A juntar a esta lacuna na formação académica dos nossos gestores, há que juntar a lacuna da formação em geral ao nível humano. Nascer em famílias com posses, frequentar juventudes partidárias ou ter uma boa dose de amigalhaços em bons lugares geralmente não faz um bom gestor.

E quanto a formação on-the-job, tendo em conta que há mais piores gestores que bons gestores será fácil de ver que a probabilidade de ter como ‘mentor’ um bom gestor tende a ser baixa.

Princípio de Peter

Para os desconhecedores, esta pérola de sabedoria da teoria de gestão é obra do Dr Laurence J. Peter, e afirma muito sinteticamente que os trabalhadores numa organização hierárquica tendem a ser promovidos até ao limite da sua incompetência.

Ou seja, os empregados tendem a ser promovidos com base na sua competência na função atual, não com base na competência para a função para a qual serão promovidos, isto até se tornarem totalmente incompetentes.

Para dar um exemplo, um excelente programador é promovido a gestor de projeto, função em que já não é tão bom como era programador, mas ainda está acima da média. De seguida, é promovido a diretor, e naturalmente é pior diretor que gestor de projeto, mas mesmo assim ainda é melhor que a média (não é difícil). E vai por aí acima, até chegar ao título de ‘CEO honorário’ ou ‘Chairman não-executivo’ ou ‘Presidente do Comité Consultivo de Peritos’, ou seja, o Santo Graal de uma carreira: o ‘Encosto Dourado’.
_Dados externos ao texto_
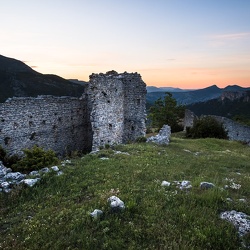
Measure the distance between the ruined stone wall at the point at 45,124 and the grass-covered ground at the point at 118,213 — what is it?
814 centimetres

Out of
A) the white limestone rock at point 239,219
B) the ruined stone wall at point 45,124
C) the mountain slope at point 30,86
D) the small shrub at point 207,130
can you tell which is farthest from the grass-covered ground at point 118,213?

Estou certo que este fenómeno acontece imenso em Portugal, e ouso estender o ‘Princípio de Peter’ com a ‘Extensão de Pedro’: a probabilidade de um trabalhador de uma organização hierárquica ser promovido (até ao limite da sua incompetência) aumenta com o resultado da seguinte fórmula: (incompetência do seu superior X  nível de ‘amigalhacismo’ entre os dois) / (receio do superior que o trabalhador lhe possa um dia vir a ‘fazer sombra’). O que me leva ao próximo ponto,

Confiança vs Valor

Sendo o português um povo muito leal, sobretudo entre amigalhaços, é notório que as principais decisões que cada pessoa toma se regulem por esta bitola: importa mais a confiança e a lealdade (ou o tal amigalhacismo, termo abstruso mas engraçado) que o valor e a competência.
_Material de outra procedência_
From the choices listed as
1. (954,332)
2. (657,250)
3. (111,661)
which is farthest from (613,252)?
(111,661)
E se nas decisões ao nível pessoal este princípio muitas vezes acarreta problemas, a nível profissional tende a ser catastrófico, sobretudo ao nível da gestão.
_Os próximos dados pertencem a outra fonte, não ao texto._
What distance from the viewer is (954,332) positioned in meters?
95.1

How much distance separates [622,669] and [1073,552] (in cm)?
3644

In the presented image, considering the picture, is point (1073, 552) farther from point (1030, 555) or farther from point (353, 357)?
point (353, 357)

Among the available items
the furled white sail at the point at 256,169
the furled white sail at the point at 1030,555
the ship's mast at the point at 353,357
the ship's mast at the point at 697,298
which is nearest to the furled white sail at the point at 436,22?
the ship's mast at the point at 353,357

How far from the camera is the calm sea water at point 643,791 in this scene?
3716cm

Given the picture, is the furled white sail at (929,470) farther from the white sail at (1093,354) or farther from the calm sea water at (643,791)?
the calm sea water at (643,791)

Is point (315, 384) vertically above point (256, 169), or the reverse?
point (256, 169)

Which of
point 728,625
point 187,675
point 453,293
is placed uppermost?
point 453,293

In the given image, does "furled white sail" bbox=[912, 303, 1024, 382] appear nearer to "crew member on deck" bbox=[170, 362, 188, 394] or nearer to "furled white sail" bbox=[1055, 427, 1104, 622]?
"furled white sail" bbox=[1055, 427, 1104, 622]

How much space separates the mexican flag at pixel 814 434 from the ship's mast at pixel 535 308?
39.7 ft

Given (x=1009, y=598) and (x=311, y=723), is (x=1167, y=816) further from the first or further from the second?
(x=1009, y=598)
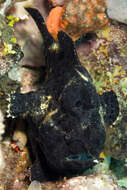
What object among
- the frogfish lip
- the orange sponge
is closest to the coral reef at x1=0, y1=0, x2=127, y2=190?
the orange sponge

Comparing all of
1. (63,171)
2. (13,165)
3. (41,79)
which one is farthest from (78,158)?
(41,79)

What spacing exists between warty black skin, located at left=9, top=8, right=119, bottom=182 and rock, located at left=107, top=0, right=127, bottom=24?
1.63 meters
Confiança é fundamental, certo? Talvez porque temos uma cultura de desconfiança que nos corrói até ao tutano, inseguros que somos enquanto pessoas e povo, incapazes de aceitar que as outras pessoas podem não estar sempre a ‘querer-nos lixar’. E tão preocupados estamos com isto, que não conseguimos avaliar e tomar decisões com base em valor e competência.

Os negócios fazem-se mais por ‘relação’ que por ‘valor’; as contratações e promoções são para ‘malta de confiança’, de preferência ‘referenciada’, e não para ‘malta de valor’; as decisões fazem-se mais a olhar para o interesse pessoal e dos amigalhaços que para o valor acrescentado para a organização; as falcatruas, primeiro pequenas depois maiores, fazem-se também entre a  ‘malta de confiança’, até porque ‘que se f*** a empresa, primeiro tratamos de nós’; etc.

Respeitinho

Já antes falei disto aqui. Basicamente somos um povo com pouca coragem para dizer e fazer o que pensa. Há quem lhe chame boas maneiras, eu chamo-lhe respeitinho (ou medinho, miúfa, cagufa, etc).

E o bom gestor português segue a tradição: exige dos subordinados respeitinho, assegurando que daí não virão nem problemas nem qualquer tipo de ideia ou pensamento crítico que pudessem abalar o status quo e a sua inquestionável superioridade; e perante o seu superior, que toda a gente tem um, observa à risca a cartilha que abaixo de si prega, sabendo sempre que mais vale abanar a cabeça que falar, e que questionar o que quer que seja é considerado pena capital.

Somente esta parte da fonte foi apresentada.